My wife is a diagnostician - a neurologist. She sees stuff on a daily basis that would flummox any non-neurologist (really, I barely know what she's talking about half the time, and my peers would be much, much worse at that), let alone a computer. As the old joke goes, it's like being a car mechanic - who has to work on the car while it's doing 70 miles per hour down the highway, with zero downtime acceptable.
That's called a reputable peer-reviewed journal
... and all the peers are also doctors.
If you can find an actual flaw ...
Here is a flaw: The entire study was done with contrived "vignettes" rather than actual cases. The vignettes were written by human doctors, so just because other human doctors were better than apps at reading between the lines and figuring out the intended diagnosis, does not mean that they would be better at diagnosing actual patients.
I think there is only one clear conclusion from this study: Doctors really don't like these apps.
Do you have consistently high blood pressure?

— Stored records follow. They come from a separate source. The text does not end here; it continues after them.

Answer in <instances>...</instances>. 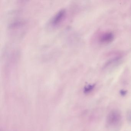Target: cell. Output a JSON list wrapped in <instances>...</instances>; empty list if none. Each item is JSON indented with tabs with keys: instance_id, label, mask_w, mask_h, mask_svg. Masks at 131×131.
Returning <instances> with one entry per match:
<instances>
[{
	"instance_id": "6da1fadb",
	"label": "cell",
	"mask_w": 131,
	"mask_h": 131,
	"mask_svg": "<svg viewBox=\"0 0 131 131\" xmlns=\"http://www.w3.org/2000/svg\"><path fill=\"white\" fill-rule=\"evenodd\" d=\"M122 116L118 110H113L109 113L107 117L106 122L110 126H114L118 125L121 122Z\"/></svg>"
},
{
	"instance_id": "7a4b0ae2",
	"label": "cell",
	"mask_w": 131,
	"mask_h": 131,
	"mask_svg": "<svg viewBox=\"0 0 131 131\" xmlns=\"http://www.w3.org/2000/svg\"><path fill=\"white\" fill-rule=\"evenodd\" d=\"M66 16V11L64 9L59 10L53 17L50 21V24L53 27L59 26L64 20Z\"/></svg>"
},
{
	"instance_id": "3957f363",
	"label": "cell",
	"mask_w": 131,
	"mask_h": 131,
	"mask_svg": "<svg viewBox=\"0 0 131 131\" xmlns=\"http://www.w3.org/2000/svg\"><path fill=\"white\" fill-rule=\"evenodd\" d=\"M114 39V34L111 32L103 34L99 38V41L102 43H108L112 42Z\"/></svg>"
},
{
	"instance_id": "277c9868",
	"label": "cell",
	"mask_w": 131,
	"mask_h": 131,
	"mask_svg": "<svg viewBox=\"0 0 131 131\" xmlns=\"http://www.w3.org/2000/svg\"><path fill=\"white\" fill-rule=\"evenodd\" d=\"M94 87V85H89L85 87L84 91L86 93H89L93 89Z\"/></svg>"
},
{
	"instance_id": "5b68a950",
	"label": "cell",
	"mask_w": 131,
	"mask_h": 131,
	"mask_svg": "<svg viewBox=\"0 0 131 131\" xmlns=\"http://www.w3.org/2000/svg\"><path fill=\"white\" fill-rule=\"evenodd\" d=\"M127 119L129 122L131 124V110L127 112Z\"/></svg>"
},
{
	"instance_id": "8992f818",
	"label": "cell",
	"mask_w": 131,
	"mask_h": 131,
	"mask_svg": "<svg viewBox=\"0 0 131 131\" xmlns=\"http://www.w3.org/2000/svg\"></svg>"
}]
</instances>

You have hypertension.
That's not really a diagnosis. That's just a different name for the symptoms. Bonus points for diagnosing "Pirmary Hypertension" which of course means "yeah dunno".
SJW n. One who posts facts.
The listed authors are someone with a Bachelor's of Arts, someone else with a Masters of Arts and a couple of medical doctors. The first MD appears to have completed a research fellowship (probably six months to a year). The senior author appears to be the most scientifically qualified, with an MSc in epidemiology. An MSc isn't exactly highly trained in science, although it is pretty good for an MD.
I have to write my own abstract this morning, but a quick scan of this thing brings up some concerns.
First, it's a "research letter" which is basically an abstract. There's very little detail about what they actually did.
Second, and perhaps most important, the responses from the humans were free text, which was evaluated (non blinded) by the study authors to decide whether or not the respondents had listed the correct diagnosis; there's no discussion of what the evaluation criteria were, what they did if the top three couldn't be established, how partial answers were handled, or what they did if more than three diagnoses were listed or not ranked.
Third, they have repeated responses from some physicians and not others, but their simple chi squared test of proportion doesn't take that into account.
Fourth, there's no discussion of how the online programs were used: how did they input the case histories? What did they do if a question couldn't be answered? Was all the information in the case histories used by each of the programs?
Lastly, they list several limitations themselves: the vignettes they used are very simplified, the human respondents weren't controlled and may not be a representative sample (they were doctors who routinely use a volunteer diagnosis web site), and online symptom checkers are not the only type of diagnostic system and others may have superior performance.